Rabbi Zohn addressed orders of not resuscitating and removal of feeding tubes as being tantamount to suicide. But that’s one opinion. It depends on each unique situation and that the living will and proxy should be reviewed every five years, as one’s health and relationships change.
On the selection of burial plots, Rabbi Zohn quoted a line attributed to leading poskim: “Eretz Yisrael is not a big cemetery,” in reference to many diaspora Jews who choose to be buried there. “Does our shul have plots? Do you have access to a plot where your parents or siblings are buried? Where do you want to be buried?” He put to rest the common misconception of purchasing plots at a young age as a bad omen. “It’s a s’gulah for arichas yamim.”

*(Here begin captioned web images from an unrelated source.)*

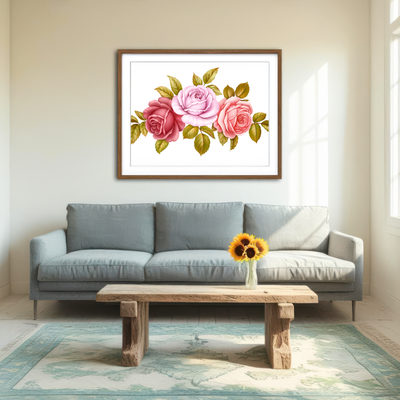 AUTO-MOCKUP ROOM | Floral Bouquet Wall Art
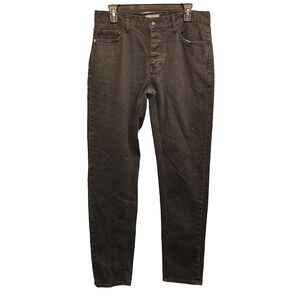 Five Four Los Angeles Men's Size 33x31 Will Slim‎ Black Button Fly Jeans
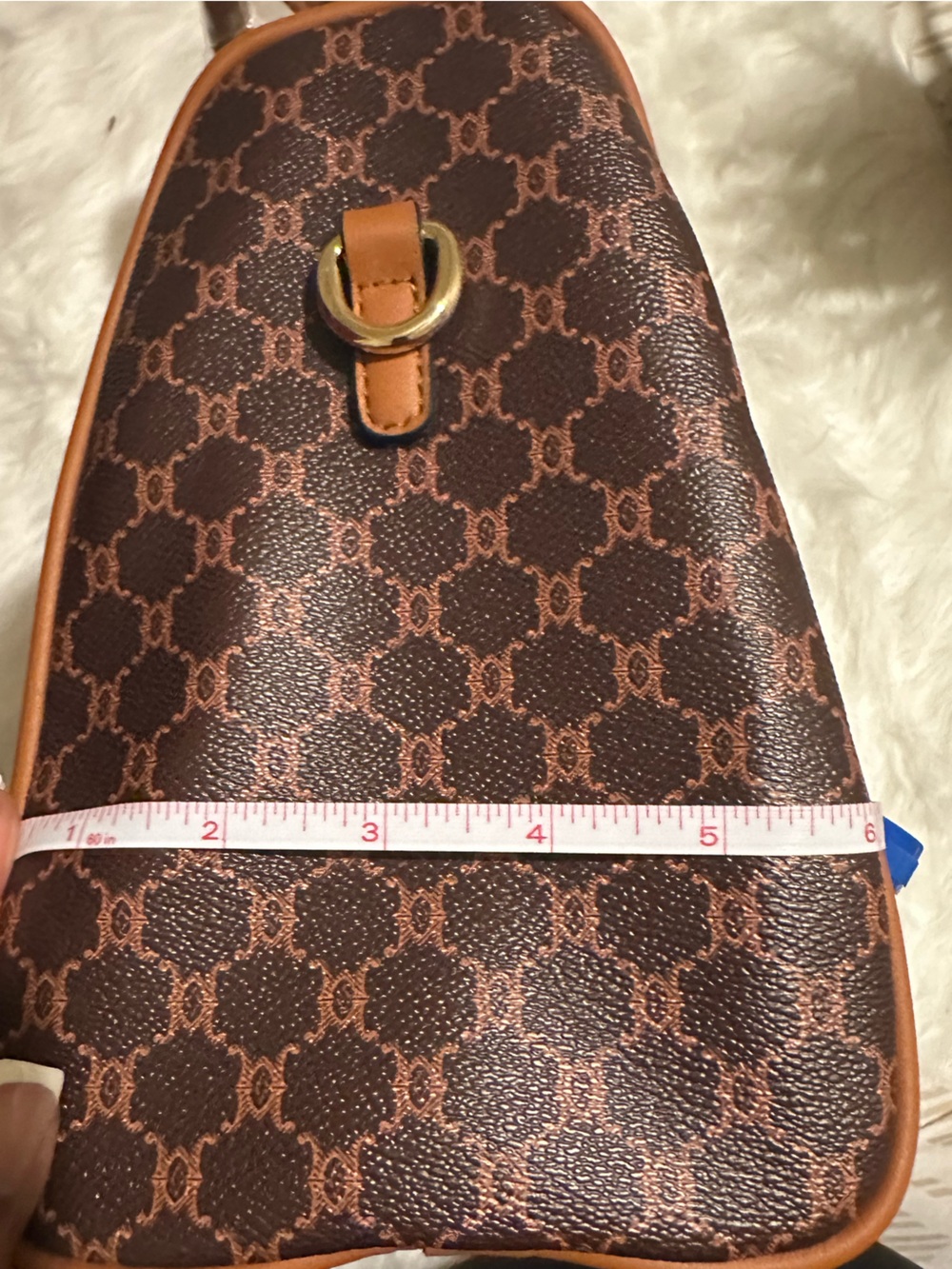 NWT Brown Monogram Bee Boston Satchel & Wallet Set - Picture 8 of 10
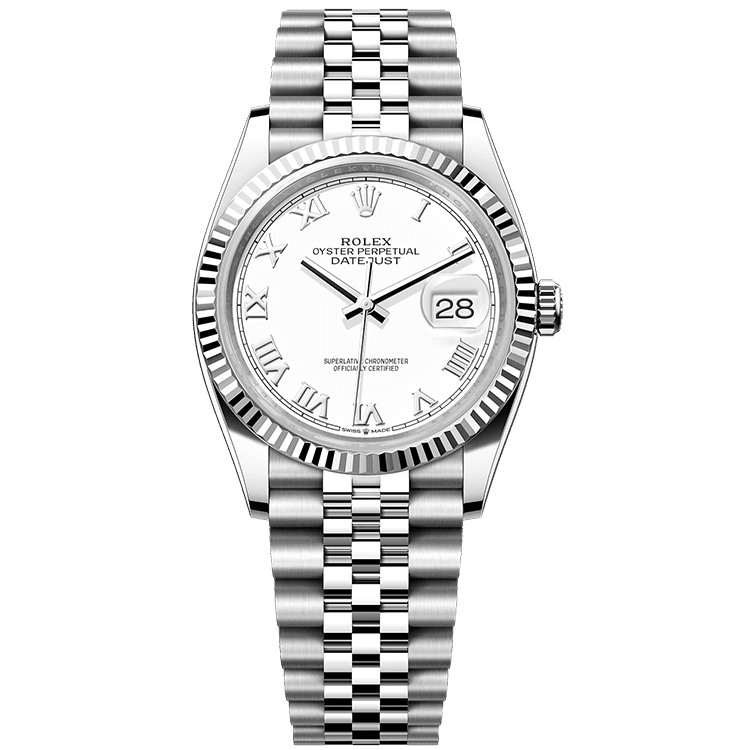 Rolex Datejust White Steel 36mm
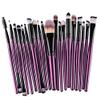 20Pcs Diamond Transparent Makeup Brush Set Liquid Foundation Blush Mix Eye Shadow Lip Makeup Beauty Product Purple view 1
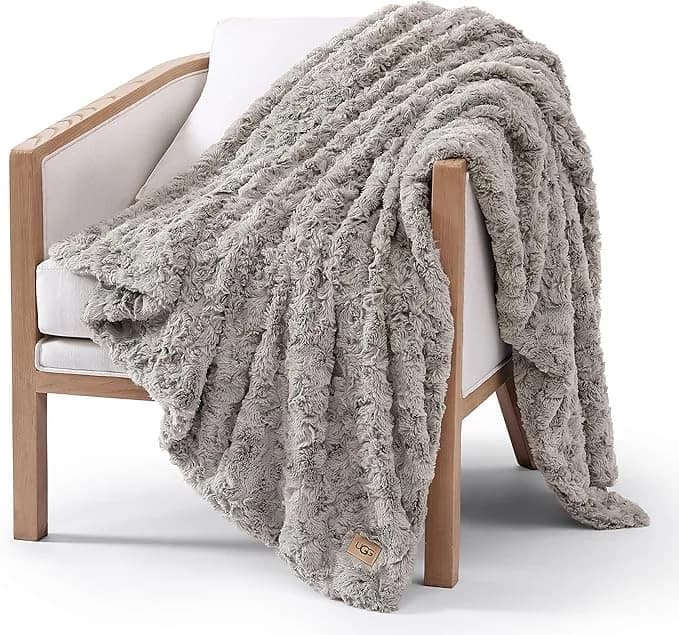 UGG Faux Fur Throw Blanket for Couch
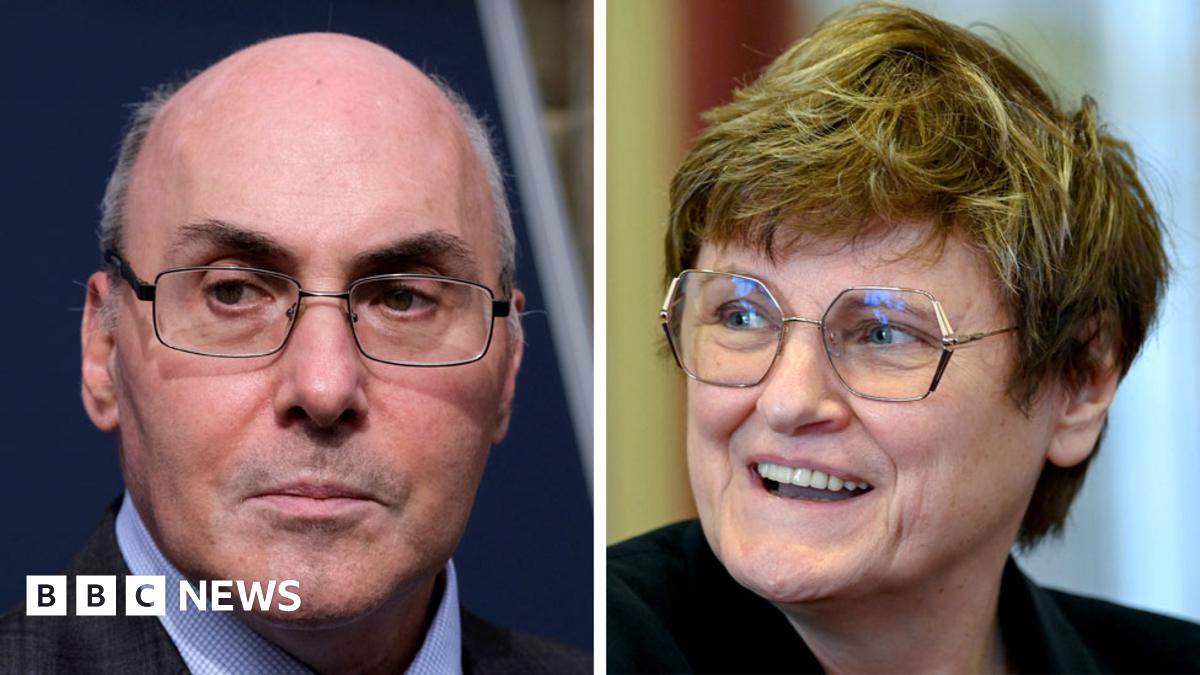 BBCBreaking's tweet card. Katalin Kariko and Drew Weissman developed the technology which led to Moderna and Pfizer/BioNTech vaccines.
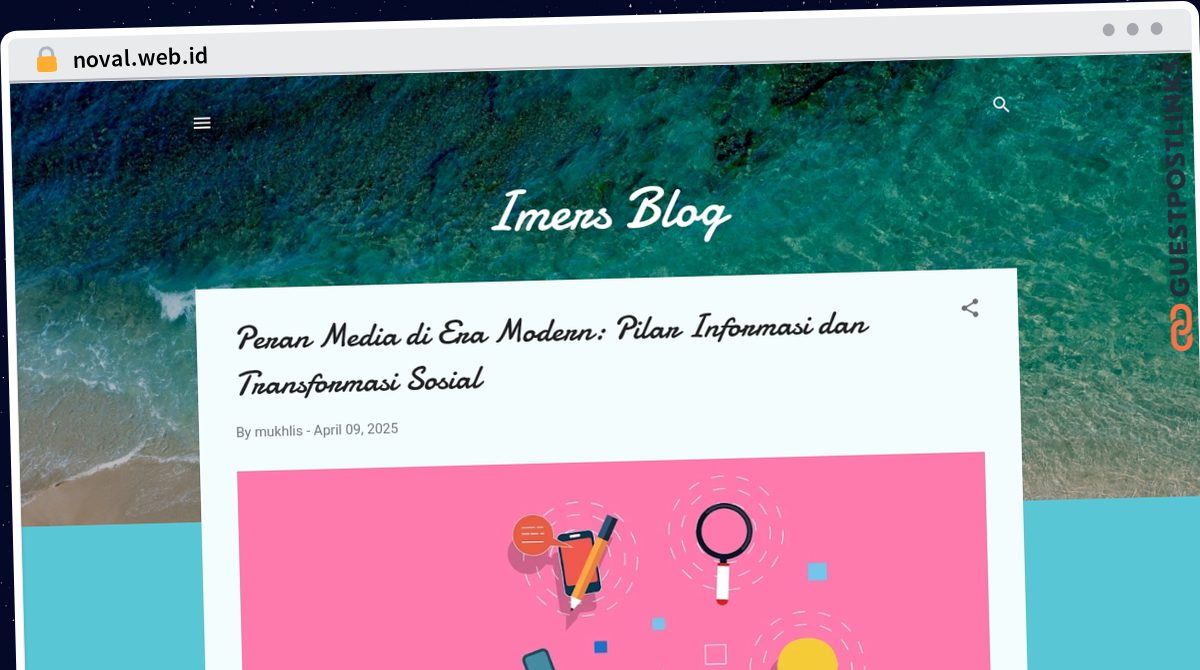 Publish Guest Post on noval.web.id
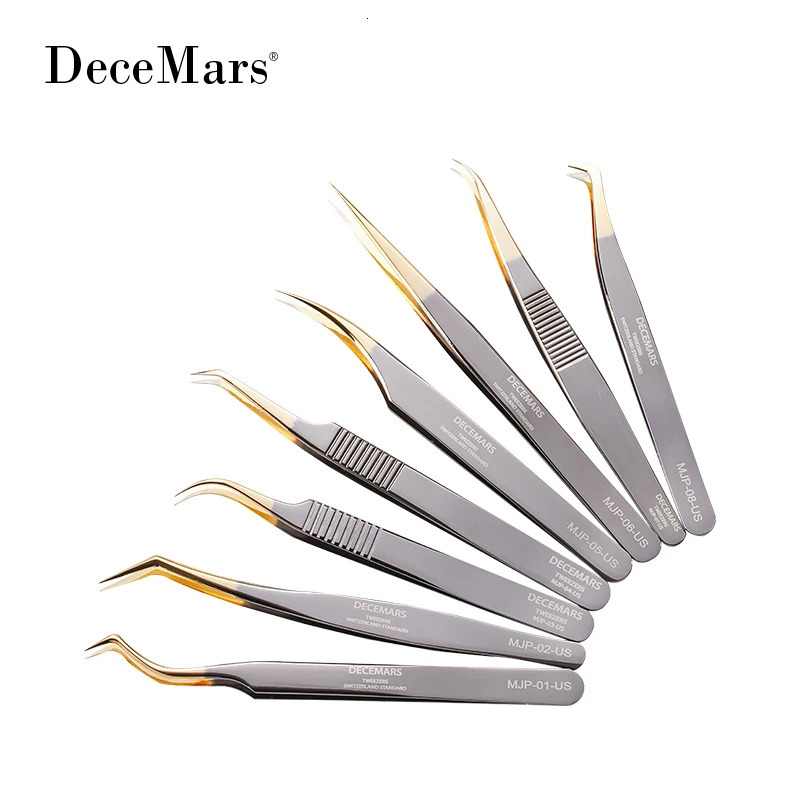 DeceMars Eyelash Extensions Tweezers For Lash Artists 251231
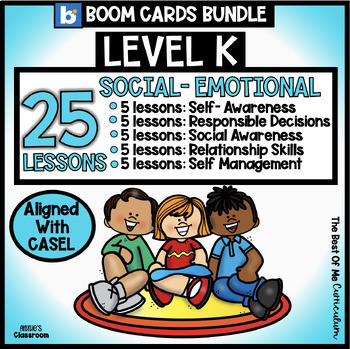 Preview of Social Emotional Learning Curriculum | BOOM CARDS | Social Skills | SEL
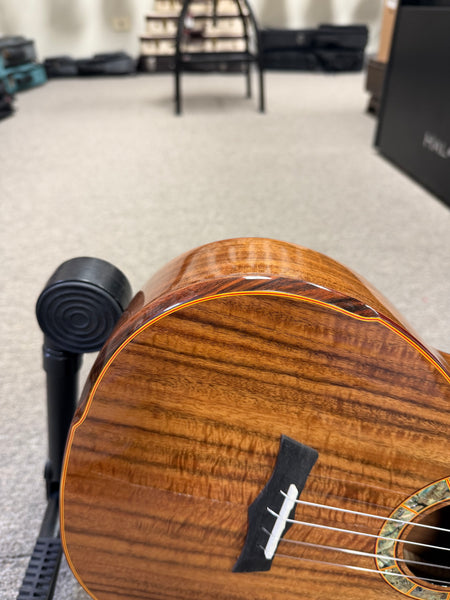 SNAIL S-60B Solid Acacia Baritone Ukulele w/Case - B Stock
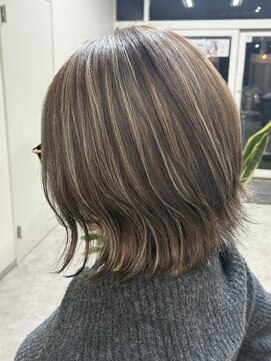 グレイス ヘア デザイニング(GRACE hair designing) ▼明るめ×ハイライト▼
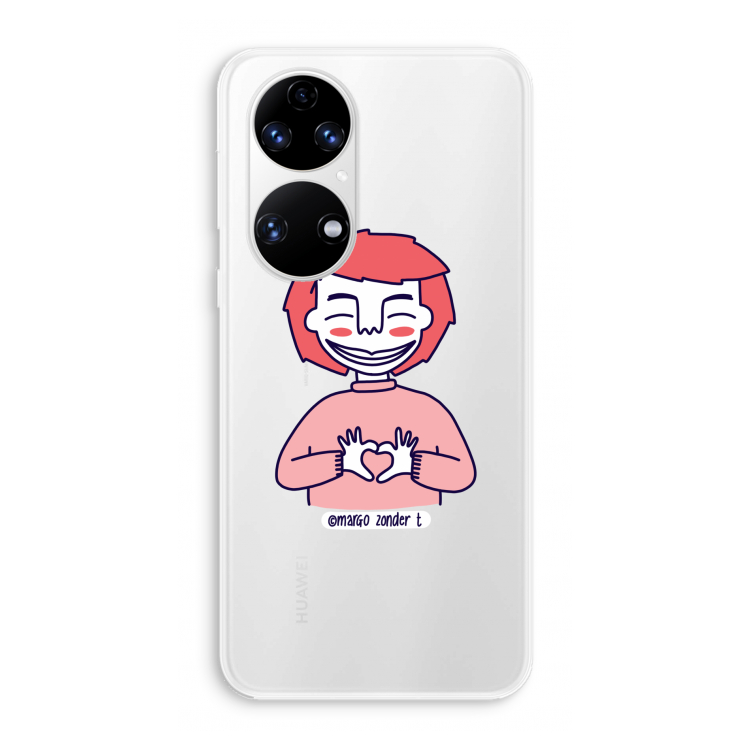 Hartje: Huawei P50 Transparant Hoesje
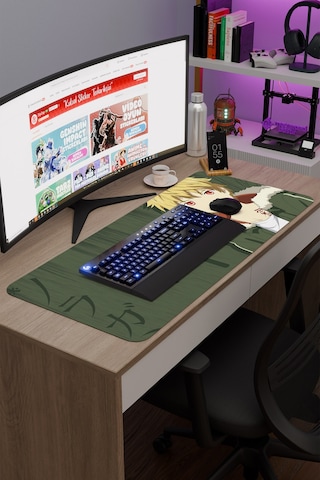 Noragami Kaymaz Dikişli Kauçuk Oyuncu Mousepad V5 - 90x40 Xxl Gaming Mouse Pad Fare Altlığı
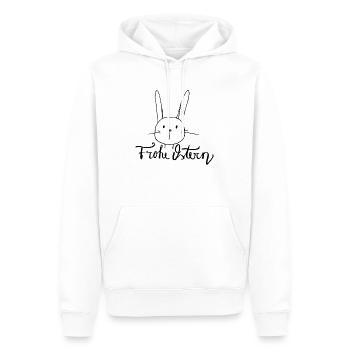 Hasen-Gesicht Happy Easter / Schwarz - Männer Premium Bio Hoodie - Weiß - Vorne - Nico (187cm)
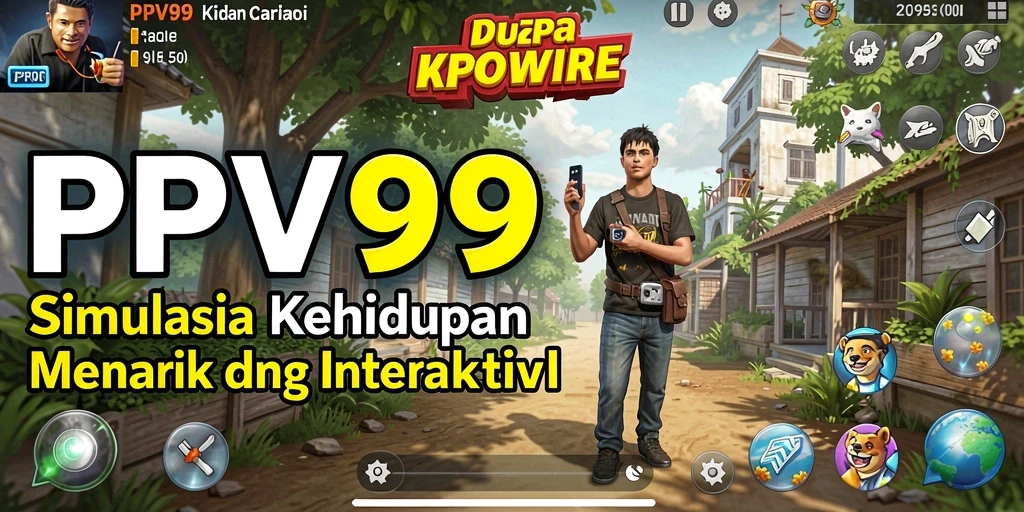 Screenshot gameplay PPV99 menampilkan interaksi karakter dalam simulasi yang hidup.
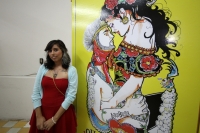 Viernes 11 de julio del 2014. Tuxtla Gutiérrez. La artista Astrid Breiter expone su polémica serie de ilustraciones Chiapaneca, Mi Amor en el Museo de la Ciudad de la capitl del estado de Chiapas.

One should consider the plot’s location, whether the neighboring spaces honor shomer Shabbos individuals, whether the cemetery has non-Jews buried there, elevation with potential flood in mind, whether monuments are allowed, as some cemeteries only permit headstones while mourners unintentionally walk atop the graves. “The more information you have, the better. Make sure that your family knows the options. It’s better to have a fallback plan than nothing at all.”
As it is important to know one’s final resting place, one can have peace of mind by joining a chevrah kadisha that handles the arrangements. The membership fees are higher with age, as it is with life insurance. A century ago, there were hundreds of burial societies run by landsmen from the same towns in the old country. “Is a burial society still active? Can one be buried in a family plot?” These are among the many questions that Rabbi Zohn tossed at the audience to get them to think about the end of life.
He concluded with a pitch about the South Florida Jewish Cemetery near Boca Raton, which opened this past January. It is designed to provide an affordable burial in an area that has a sizable Jewish population. “Sixty percent here would have chosen cremation.”
The lecture was moderated by Rabbi Yoel Schonfeld, rav of the Young Israel of Kew Gardens Hills. The topics brought up by Rabbi Zohn brought out many questions, likely the start to many more conversations on end-of-life issues in the Jewish community.